Now, what happens if there’s a conflict between a citizen and an executive agency?  Let’s say, for example, that you want to drain water from a field.  In some states, you have to get a permit for that from the State Health Department, or the State Department of Environmental Quality (or whatever that agency might be called in each state).  If the field is near a navigable waterway, you might even need a federal permit from the Army Corps of Engineers (but let’s leave them out of it for now, since the state process is complicated enough).  What if the state agency denies your permit?  Do you have any recourse?  Your first instinct might be to sue the agency; however, the state courts try to avoid getting involved in this sort of thing, at least early on.  Instead, most state courts apply what’s called the “Primary Jurisdiction Doctrine”.  What this means is that the courts recognize that the expertise on the issue lies with the executive agencies, not with the general jurisdiction courts.  Thus, they usually require that you go back to that agency first, and appeal their ruling, before running straight to the courts.

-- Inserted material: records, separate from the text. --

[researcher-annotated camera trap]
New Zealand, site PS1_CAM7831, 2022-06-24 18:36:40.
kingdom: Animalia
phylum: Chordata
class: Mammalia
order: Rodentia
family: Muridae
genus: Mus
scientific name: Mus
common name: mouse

However, that’s not to say that the agency can just ignore you, and continue to tell you “no” (at least not without a good reason).  First of all, the agency will have another set of rules that governs the process by which one appeals this sort of thing, and they have to follow that set of rules.  Related to this is the “Exhaustion of Remedy Doctrine”.  This is a legal theory which states that you, as the citizen, have to go through all of the levels of agency appeal before filing suit with the courts.  However, it also requires the executive agencies to inform you of that process.  For example, let’s say that you’re not happy with a grade in a class (being not happy and being treated unfairly are usually different things; let’s assume that you believe that was actual discrimination involved).  We actually have a process, outlined in the Student Handbook, that tells you how to go about filing a grade appeal (generally, you go to the instructor first, then the Dean, then the Vice President of Academics, then the College President, then the State Chancellor’s office).  Let’s say that you go through all of those levels of appeal, and you still believe that you’ve been discriminated against.  Since you’ve “exhausted all of your remedies” with the actual agency (in this case, MinnState, the State Colleges and University system), now you can go ahead and file a lawsuit (that’s not to say that you’ll actually win, but if you hadn’t gone through that process first, the judge would have thrown out your suit immediately).